# Forum Rules



## VAMarine (Dec 25, 2008)

Forum Guidelines
Forum rules for HandGunForum.net

Please Read:

• DISCLAIMER: Messages posted in HandGunForum.net are the opinions of the individuals who post them, and do not necessarily represent the opinions of HandGunForum.net. We are not responsible for any messages posted by members, do not vouch for or warrant their accuracy, completeness or usefulness, and are not responsible for their contents.

• WHO IS WELCOME: Broadly stated, the goals of this forum are to further civil discussion of firearms. If your intention is to disrupt this discussion or to deride your fellow forum members you should not participate in this discussion site. You agree, through your use of this service, that you will not post any material that is in violation of the forum rules. Due to liability concerns, no one under 18 years of age is allowed register and post on the forum.

• CONCERNING ISSUES OF FREE SPEECH AND CENSORSHIP: Your membership in this community is voluntary and the requirement of compliance with forum rules is in no way a restriction of anyone’s free speech.

• NONPARTICIPATION OPTION: As stated above, all members of handgunforum.net have joined voluntarily. The administrators and moderators try their best to be fair, and to make this forum a welcoming place for members who want to be here. If you don't like handgunforum.net, the members of this forum, the moderators, the administrators or the forum rules, then you may choose to not participate.

• FORUM MODERATORS: All of the moderators on this discussion board are volunteers. They provide their time and their good judgment to this forum free of charge. They do not make the rules; they only enforce the rules. They do not deserve to be treated harshly either publicly or privately. The moderators have broad discretion to act in the interests of maintaining the civility and goals of this discussion.

• FORUM ADMINISTRATION: HandGunForum.net administrators reserve the right to remove any message for any reason and take any actions necessary to maintain the civility and goals of this forum. The administrators ultimately decide all issues related to this forum. Administrators reserve the right to change the forum rules without prior notice and for any reason. If you think a moderator has acted inappropriately, please contact an administrator via PM so we can address your concern.

• CRITICISM OF MODERATORS AND ADMINISTRATORS: The forum is an inappropriate venue for publicly discussing any problems you may have with the rules or the administration of the forum. Please contact the moderators or administrators privately by email or PM if you have concerns about rules and administration. In order to respect the privacy of our members we do not discuss disciplinary actions with anyone but the member concerned.

• Given information:

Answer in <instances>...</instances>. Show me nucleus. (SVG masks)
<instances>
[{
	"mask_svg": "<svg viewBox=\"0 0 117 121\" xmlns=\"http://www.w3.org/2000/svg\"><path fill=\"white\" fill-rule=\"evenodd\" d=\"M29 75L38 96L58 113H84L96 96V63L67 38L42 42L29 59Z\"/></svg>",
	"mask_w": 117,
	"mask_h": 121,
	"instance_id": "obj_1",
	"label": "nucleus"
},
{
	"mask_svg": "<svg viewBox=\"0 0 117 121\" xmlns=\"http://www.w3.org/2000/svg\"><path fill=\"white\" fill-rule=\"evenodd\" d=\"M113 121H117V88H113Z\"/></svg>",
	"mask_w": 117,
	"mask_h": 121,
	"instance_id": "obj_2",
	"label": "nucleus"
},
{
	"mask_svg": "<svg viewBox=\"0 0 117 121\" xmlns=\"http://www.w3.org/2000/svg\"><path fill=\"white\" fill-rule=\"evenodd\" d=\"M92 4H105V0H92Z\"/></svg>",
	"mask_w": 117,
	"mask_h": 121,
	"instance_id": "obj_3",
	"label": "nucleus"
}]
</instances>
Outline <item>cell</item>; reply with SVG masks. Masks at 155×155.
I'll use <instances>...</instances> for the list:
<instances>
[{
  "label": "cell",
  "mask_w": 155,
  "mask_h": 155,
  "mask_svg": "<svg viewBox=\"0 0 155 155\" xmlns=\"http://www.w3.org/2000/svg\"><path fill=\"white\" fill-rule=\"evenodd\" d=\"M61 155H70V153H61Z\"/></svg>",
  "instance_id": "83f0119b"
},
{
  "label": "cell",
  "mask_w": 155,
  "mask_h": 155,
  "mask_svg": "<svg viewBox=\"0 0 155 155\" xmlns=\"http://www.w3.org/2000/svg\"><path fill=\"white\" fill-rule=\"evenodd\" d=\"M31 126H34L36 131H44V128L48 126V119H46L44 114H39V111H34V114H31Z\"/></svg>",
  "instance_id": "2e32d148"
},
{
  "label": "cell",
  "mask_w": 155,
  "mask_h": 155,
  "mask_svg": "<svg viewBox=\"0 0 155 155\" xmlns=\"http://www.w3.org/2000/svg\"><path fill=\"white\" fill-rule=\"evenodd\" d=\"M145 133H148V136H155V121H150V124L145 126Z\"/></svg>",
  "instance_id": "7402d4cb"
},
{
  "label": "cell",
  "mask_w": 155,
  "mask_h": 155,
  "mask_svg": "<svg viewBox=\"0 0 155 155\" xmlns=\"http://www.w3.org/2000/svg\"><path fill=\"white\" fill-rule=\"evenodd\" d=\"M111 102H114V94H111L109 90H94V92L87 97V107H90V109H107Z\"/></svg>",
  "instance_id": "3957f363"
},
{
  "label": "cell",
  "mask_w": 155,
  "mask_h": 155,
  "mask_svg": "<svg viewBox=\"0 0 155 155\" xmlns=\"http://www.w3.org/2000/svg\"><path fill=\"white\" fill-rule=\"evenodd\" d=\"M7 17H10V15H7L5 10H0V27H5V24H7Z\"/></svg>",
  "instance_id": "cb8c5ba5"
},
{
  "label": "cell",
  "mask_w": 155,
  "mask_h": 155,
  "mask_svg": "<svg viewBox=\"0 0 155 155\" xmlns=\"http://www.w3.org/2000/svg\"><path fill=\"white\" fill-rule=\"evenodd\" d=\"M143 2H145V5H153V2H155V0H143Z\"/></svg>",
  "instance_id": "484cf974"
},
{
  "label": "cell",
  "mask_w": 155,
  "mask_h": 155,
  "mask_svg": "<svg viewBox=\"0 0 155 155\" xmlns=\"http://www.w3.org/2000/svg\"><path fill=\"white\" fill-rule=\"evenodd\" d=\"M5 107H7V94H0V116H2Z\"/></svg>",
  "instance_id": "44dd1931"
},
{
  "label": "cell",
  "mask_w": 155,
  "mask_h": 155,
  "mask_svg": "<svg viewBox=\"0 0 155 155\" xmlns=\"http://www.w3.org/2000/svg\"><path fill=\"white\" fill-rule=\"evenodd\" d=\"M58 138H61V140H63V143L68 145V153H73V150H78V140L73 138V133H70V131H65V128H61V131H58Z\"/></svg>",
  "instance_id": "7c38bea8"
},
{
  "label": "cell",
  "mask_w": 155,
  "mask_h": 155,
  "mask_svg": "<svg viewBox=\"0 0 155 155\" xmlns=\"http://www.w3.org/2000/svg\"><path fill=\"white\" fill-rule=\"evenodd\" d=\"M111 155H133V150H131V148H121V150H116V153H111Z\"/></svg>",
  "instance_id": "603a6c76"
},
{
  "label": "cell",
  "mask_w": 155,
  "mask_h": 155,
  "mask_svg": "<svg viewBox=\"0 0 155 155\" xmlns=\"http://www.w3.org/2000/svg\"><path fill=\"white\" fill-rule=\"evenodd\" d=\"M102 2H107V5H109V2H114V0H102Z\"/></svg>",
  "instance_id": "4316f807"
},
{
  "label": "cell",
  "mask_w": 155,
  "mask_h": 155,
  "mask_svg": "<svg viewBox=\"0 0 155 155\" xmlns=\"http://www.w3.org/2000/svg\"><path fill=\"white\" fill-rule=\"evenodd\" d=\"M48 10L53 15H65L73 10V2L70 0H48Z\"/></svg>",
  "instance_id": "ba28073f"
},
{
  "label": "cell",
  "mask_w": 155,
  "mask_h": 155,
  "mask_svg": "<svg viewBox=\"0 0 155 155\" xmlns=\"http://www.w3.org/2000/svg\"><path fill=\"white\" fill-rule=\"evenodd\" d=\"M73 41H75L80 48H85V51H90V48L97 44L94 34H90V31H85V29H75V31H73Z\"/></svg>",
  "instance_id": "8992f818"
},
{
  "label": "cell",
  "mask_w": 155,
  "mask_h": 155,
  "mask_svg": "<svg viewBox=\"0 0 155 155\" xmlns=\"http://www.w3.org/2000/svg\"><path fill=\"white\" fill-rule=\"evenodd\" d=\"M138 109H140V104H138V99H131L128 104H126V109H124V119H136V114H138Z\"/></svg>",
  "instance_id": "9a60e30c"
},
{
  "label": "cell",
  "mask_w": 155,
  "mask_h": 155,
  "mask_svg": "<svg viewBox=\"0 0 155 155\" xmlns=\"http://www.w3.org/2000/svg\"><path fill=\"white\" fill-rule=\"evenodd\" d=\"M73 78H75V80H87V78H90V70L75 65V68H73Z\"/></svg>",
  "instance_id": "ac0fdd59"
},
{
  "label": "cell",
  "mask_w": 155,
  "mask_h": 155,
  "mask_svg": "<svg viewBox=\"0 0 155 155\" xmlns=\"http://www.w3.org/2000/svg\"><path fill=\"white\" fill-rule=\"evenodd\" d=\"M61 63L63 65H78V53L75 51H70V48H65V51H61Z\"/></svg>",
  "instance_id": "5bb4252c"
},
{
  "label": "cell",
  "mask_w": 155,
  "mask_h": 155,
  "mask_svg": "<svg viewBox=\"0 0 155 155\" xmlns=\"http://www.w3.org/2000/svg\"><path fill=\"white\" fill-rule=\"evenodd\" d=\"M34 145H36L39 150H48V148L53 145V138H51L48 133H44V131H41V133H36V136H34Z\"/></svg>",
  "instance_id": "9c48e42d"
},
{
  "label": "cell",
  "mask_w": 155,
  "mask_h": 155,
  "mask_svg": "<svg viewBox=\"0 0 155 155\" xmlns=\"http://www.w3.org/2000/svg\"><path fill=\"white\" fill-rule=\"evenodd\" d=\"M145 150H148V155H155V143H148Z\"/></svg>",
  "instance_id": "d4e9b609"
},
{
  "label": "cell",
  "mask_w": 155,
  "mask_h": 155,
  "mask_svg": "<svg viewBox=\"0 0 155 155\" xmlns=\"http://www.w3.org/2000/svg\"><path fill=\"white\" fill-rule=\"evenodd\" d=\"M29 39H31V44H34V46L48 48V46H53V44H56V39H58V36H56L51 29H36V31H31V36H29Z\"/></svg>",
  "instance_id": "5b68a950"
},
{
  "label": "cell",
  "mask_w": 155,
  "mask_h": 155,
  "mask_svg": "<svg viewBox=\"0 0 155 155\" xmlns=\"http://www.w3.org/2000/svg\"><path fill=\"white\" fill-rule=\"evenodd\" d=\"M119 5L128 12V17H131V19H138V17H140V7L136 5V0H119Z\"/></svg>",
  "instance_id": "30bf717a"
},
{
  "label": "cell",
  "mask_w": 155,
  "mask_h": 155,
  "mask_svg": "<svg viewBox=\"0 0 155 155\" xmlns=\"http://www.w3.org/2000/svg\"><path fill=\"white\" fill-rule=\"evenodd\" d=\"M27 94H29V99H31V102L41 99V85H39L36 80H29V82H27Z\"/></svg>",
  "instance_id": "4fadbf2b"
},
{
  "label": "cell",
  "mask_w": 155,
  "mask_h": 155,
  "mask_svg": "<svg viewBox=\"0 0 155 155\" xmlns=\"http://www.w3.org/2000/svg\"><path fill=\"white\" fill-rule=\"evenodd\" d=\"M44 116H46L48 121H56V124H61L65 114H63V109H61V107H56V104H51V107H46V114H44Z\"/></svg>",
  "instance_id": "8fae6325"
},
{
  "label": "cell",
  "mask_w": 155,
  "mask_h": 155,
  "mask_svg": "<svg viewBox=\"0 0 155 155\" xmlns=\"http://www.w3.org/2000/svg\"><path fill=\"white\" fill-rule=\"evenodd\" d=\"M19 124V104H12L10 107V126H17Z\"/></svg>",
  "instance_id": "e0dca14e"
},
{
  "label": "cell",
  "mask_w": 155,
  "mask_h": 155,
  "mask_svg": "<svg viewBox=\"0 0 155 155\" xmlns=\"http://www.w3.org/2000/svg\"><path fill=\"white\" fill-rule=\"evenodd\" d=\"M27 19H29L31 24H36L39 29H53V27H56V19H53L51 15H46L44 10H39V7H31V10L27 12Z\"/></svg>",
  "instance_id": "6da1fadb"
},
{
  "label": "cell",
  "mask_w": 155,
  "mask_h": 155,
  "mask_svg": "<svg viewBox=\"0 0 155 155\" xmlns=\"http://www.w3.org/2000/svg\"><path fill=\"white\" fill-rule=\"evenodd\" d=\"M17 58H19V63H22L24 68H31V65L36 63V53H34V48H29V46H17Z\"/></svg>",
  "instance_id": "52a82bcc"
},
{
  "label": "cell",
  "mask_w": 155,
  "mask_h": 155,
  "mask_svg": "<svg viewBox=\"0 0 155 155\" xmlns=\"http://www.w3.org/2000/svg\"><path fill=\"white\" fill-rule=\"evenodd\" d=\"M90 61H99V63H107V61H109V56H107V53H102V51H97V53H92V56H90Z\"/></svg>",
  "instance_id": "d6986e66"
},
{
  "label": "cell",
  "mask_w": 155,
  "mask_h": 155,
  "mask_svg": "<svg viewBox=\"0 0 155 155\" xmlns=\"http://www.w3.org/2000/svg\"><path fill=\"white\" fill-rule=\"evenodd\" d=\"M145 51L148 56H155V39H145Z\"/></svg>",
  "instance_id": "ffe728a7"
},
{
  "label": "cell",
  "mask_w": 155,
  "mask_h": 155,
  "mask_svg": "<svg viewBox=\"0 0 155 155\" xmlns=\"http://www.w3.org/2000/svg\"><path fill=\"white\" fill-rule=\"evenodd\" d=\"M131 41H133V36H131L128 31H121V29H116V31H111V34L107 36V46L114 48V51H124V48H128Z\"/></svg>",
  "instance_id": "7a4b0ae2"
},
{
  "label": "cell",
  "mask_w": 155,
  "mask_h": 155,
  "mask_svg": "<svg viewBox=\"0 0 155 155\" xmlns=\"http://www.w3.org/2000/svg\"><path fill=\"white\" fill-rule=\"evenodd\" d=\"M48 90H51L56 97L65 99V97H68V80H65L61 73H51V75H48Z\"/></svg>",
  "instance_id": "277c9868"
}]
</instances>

• Request 1:
In the forum rules above the records, how old must a person be to register and post on the forum?
• Request 2:
Write the next part of the forum rules, starting after the last guideline shown.

• Task answer 1:
At least 18 years old.

• Task answer 2:
• HARASSMENT OF MODERATORS AND ADMINISTRATORS: If you have a problem with anything on this message board, it is very important that you follow the grievance procedure (see below). Once you have exhausted all 5 steps, you will have to live with the decision made by the administrators. Under no circumstances should you harass anyone on the moderating/administrative teams in any way. This includes, but is not limited to, sending numerous PMs or emails, using obscene or profane language directed at any member of the mod/admin teams, or making derisive statements about members of the mod/admin team on the public message board.

• POSTING RESTRICTIONS: Repeated failure to follow forum rules will result in your membership privileges being limited or revoked. This may include requiring pre-approval of posts by a moderator, temporary suspension of topic start or posting permissions and/or denial of access to the e-mail/PM system.

• PROHIBITED TOPICS: The discussion of any illegal activity is strictly prohibited. This is a no-tolerance issue. Members who are in violation of this rule will have their accounts closed upon the first infraction with no warnings given. SHTF, TEOWAWKI, & Zombies: SHTF (S#*t Hits The Fan), TEOWAWKI (The End of The World As We Know It) and Zombie threads (this includes any fictitious or yet to be verified creature) are prohibited. Legitimate discussion about short-term survival from a natural disaster like a hurricane or flood will be allowed, but will be closely moderated and threads closed without warning at the first sign of deviation. Violations of this rule will result in warnings and account closure depending on the frequency and severity of the offensives. “Gangsta” talk: “Gangsta” talk and slang is prohibited. Depending on the severity of the infraction, a member may receive a simple warning or may have their account closed.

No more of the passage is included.